THEY are an endangered animal immortalised as Ratty in Wind in the Willows.
But they have been discovered in a rather surprising place – a stream next to a giant supermarket.
Water voles usually prefer quiet areas and are rarely seen. Some nature lovers spend years trying to photograph them.
But Bryn Green, of Chidham Close, Havant, had a tip-off he would find them in the stream running alongside Tesco, off Solent Road, Havant.
His patience paid off and he captured the creatures on camera.
Mr Green said: ‘I saw a programme on television about a man who had been trying to photograph them for years.
‘I’d heard they were at the stream by the side of Tesco that goes under the motorway, from a man I trust. I had never seen them myself though.
‘One day I decided to try. It was about 3pm and I’d been waiting a while before I spotted them swimming with vegetation in their mouths.’
Mr Green, 74, and his wife Hilary drop everything to film wildlife.
They say they prefer pictures of wildlife to having photos of people up in their home.
Mr Green added: ‘I was really happy to be able to see and photograph the water voles.
‘Some people look at them and think they’re rats but they’re actually very different.
‘They only eat vegetation and must have clean water to live in.
────────────────
● Exercise A:
Transcribe the water vole article word for word, everything from "Water voles usually" down to "creatures on camera.".
● Exercise B:
Pick up the water vole article after its final sentence and write the next part.
────────────────
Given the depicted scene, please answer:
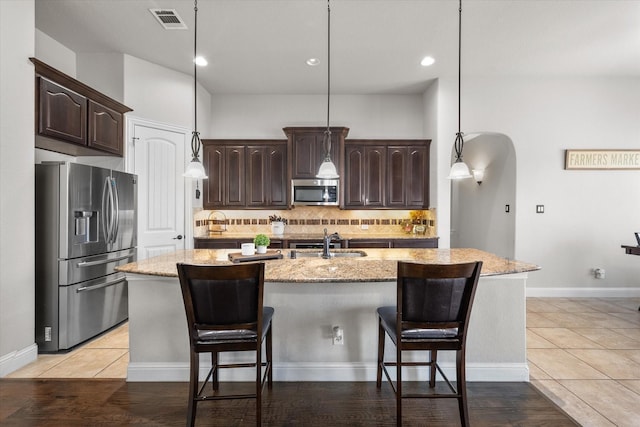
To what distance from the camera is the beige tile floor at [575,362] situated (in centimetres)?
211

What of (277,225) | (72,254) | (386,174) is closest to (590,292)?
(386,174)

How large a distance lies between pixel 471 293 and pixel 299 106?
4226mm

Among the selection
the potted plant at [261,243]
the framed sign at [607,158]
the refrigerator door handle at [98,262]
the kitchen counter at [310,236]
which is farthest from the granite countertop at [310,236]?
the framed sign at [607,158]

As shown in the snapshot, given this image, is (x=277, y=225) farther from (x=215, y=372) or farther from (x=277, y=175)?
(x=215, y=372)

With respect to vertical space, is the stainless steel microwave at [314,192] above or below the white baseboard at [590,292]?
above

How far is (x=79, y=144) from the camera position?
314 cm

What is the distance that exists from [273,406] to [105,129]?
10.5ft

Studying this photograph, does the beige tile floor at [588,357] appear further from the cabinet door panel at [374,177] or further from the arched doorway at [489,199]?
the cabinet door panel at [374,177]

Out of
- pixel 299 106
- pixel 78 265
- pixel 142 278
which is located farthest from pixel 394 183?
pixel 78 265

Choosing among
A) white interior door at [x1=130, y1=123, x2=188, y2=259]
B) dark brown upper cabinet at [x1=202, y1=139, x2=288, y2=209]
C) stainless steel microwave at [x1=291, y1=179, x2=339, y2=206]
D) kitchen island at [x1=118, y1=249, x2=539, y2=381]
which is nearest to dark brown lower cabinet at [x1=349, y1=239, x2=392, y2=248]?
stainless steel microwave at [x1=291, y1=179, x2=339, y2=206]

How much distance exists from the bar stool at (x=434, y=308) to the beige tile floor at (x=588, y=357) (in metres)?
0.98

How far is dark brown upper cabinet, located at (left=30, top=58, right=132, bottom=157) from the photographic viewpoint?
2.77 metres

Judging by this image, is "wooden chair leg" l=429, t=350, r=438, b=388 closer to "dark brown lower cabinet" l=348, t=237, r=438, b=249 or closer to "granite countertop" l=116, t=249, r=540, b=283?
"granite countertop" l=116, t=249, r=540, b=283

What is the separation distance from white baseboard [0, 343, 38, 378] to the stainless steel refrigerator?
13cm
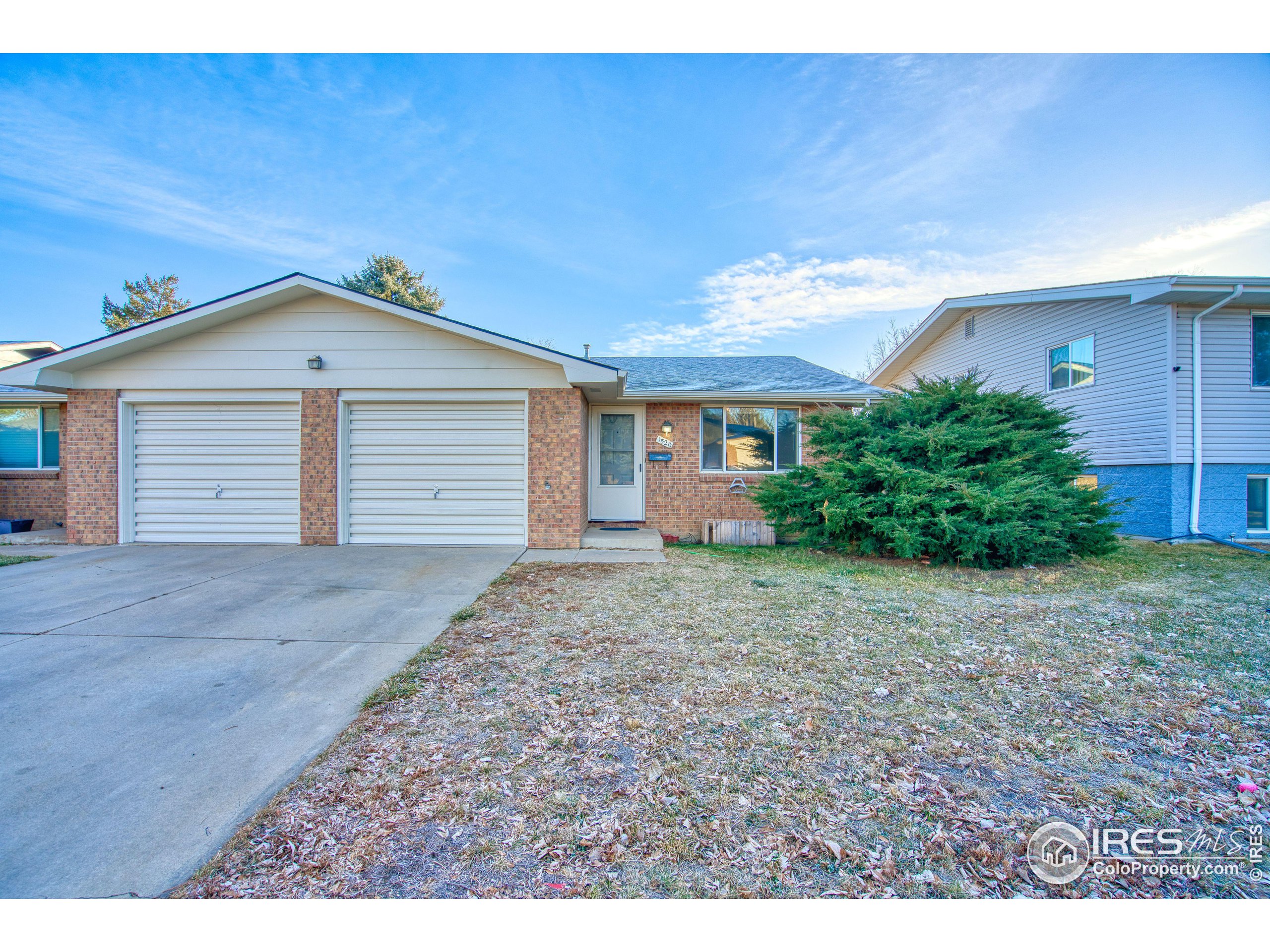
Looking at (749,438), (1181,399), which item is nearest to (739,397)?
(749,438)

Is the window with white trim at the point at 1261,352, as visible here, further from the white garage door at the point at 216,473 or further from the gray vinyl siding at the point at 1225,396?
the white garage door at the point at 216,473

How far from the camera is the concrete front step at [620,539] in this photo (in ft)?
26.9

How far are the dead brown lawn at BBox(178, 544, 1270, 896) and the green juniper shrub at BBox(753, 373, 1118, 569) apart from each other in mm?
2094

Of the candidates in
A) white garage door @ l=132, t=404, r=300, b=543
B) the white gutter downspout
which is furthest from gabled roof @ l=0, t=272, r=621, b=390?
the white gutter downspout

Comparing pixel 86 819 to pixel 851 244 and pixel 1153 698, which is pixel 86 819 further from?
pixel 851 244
────────────────
● Exercise result A:
Water voles usually prefer quiet areas and are rarely seen. Some nature lovers spend years trying to photograph them.
But Bryn Green, of Chidham Close, Havant, had a tip-off he would find them in the stream running alongside Tesco, off Solent Road, Havant.
His patience paid off and he captured the creatures on camera.

● Exercise result B:
‘Unfortunately a lot were killed when American mink was let loose by animal rights protesters. But luckily the numbers are coming back up again now.’
Meon Valley MP George Hollingbery is encouraging landowners and householders to do their bit to help reintroduced the endangered water vole to the River Meon.
Mr Hollingbery, a keen fisherman, went to Titchfield Haven National Nature Reserve to learn more about an initiative helping the much loved riverbank creature.
Hundreds have been released from the site in Titchfield and DNA tracking has shown they have travelled as far as the River Meon in as little as six weeks.
‘I can remember marvelling at seeing my first ever water vole when out fishing and I have been rather fond of them ever since,’ said Mr Hollingbery.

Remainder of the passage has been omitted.